Liz Grow says that the list of entrants in TTHC are balanced between hobbyists with a license and commercial growers – among all of them, she says, there’s invariably a great character devoted to growing the best bud possible.
“One thing we rediscover every year about the growers who participate in the Cup is that, whether it’s a multi-state operator or a small team, there’s always that one cultivator at the top, one leader, and it’s not growing-by-committee,” she offers. “And when you meet the head cultivator, they’re going to be the coolest, most inspirational, most loving person.”
Grow believes it’s a common misconception that hemp is easier to cultivate than marijuana.
“I would argue that it’s much more difficult to grow hemp in the way these cultivators are growing it than it is to find a really great cannabis genetic that’s been floating around in legal markets for a long time,” she contends. “With hemp we don’t have that. Every year we meet a new hemp strain because breeders have been working on it season after season.”
Speaking of new hemp strains, Texas A&M has invested their resources into a hemp breeding team aiming to suss out the genetics needed to cultivate a strain that’s heat-resistant enough to emerge as a profitable industrial crop in Texas. Those researchers are an official judging partner at the Hemp Cup. Along with expert judges like Greens, local superstoners are invited to become judges as well. For $100 you get a box shipped to you that has samples of every kind of hemp flower entered in the competition for you to evaluate. Meanwhile, quantitative categories, like Highest CBG, are judged through scientific analysis done by SC Labs.
The Hemp Cup has also sweetened its scope with the addition of the Lone Star Baked Off, which aims to identify the best infused chocolates, gummies, baked goods, and candies in the state. Like the cultivation categories, the new confectionery competition largely spotlights small businesses in Texas’ cannabis economy.
Sarah Trimmier has been providing Central Texans with cannabis-infused delicacies since 2019. Her edible enterprise, Wickedly Lovely Candy and Treats, offers artisanal baked goods and gummies, which come in a vast array of flavors including prickly pear and passion fruit. She also operates a sister business, TaDa Party Fairies, that hosts frequent infused dinner parties where 30 or so people eat through courses of savory and sweet stoney dishes while listening to live music by Austin artists.

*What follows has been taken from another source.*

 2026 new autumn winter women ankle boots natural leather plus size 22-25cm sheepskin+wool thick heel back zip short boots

Trimmier, a registered nurse with additional medical cannabis certifications, says she wants to “bring professionalism to an underground market” with a focus on healthy, organic ingredients and foods that have been tested and labeled for potency – so diners don’t overmedicate themselves.

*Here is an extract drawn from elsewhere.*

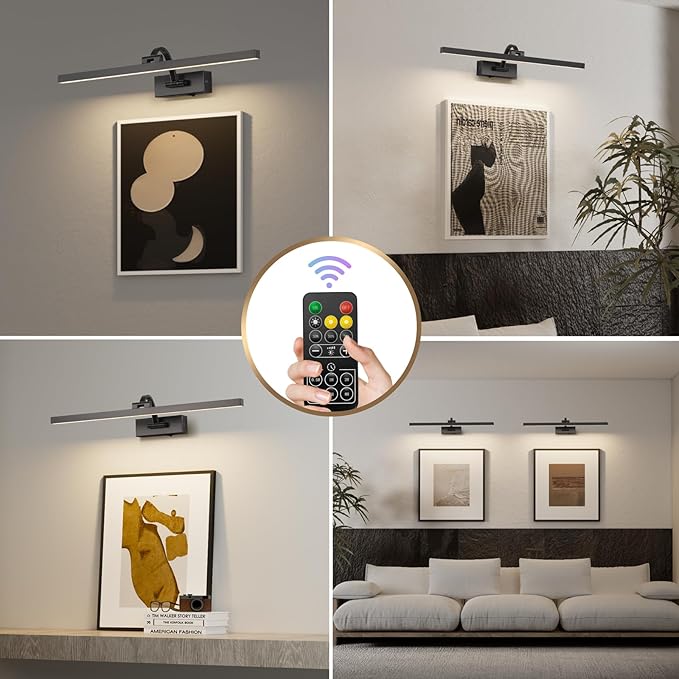 Wireless Picture Lights for Wall,23.5 Inch Black Art Light for Paintings,Battery Operated Picture Lights with Remote Control,Dimmable Rechargeable Art Lamps for Picture Frame,Gallery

“My goal is to provide healing cannabis medicine to the people who need it,” she says. “Not just to have fun, but for their health.”
In addition to signing on to cater the VIP sections at October’s Taste of Texas Hemp Cup, Trimmier’s also entered the Lone Star Baked Off with a signature item: Biscoff Brownies.
“The whole thing about the competition is getting out there and having people try our products and letting us know what they think,” she says. “It’s not about being the best, but bringing the best-quality products to the people of Texas.”
Hemp cultivators, infused bakers, and concentrate makers still have time to become champions. Competition samples for the Taste of Texas Hemp Cup are due Sept. 20.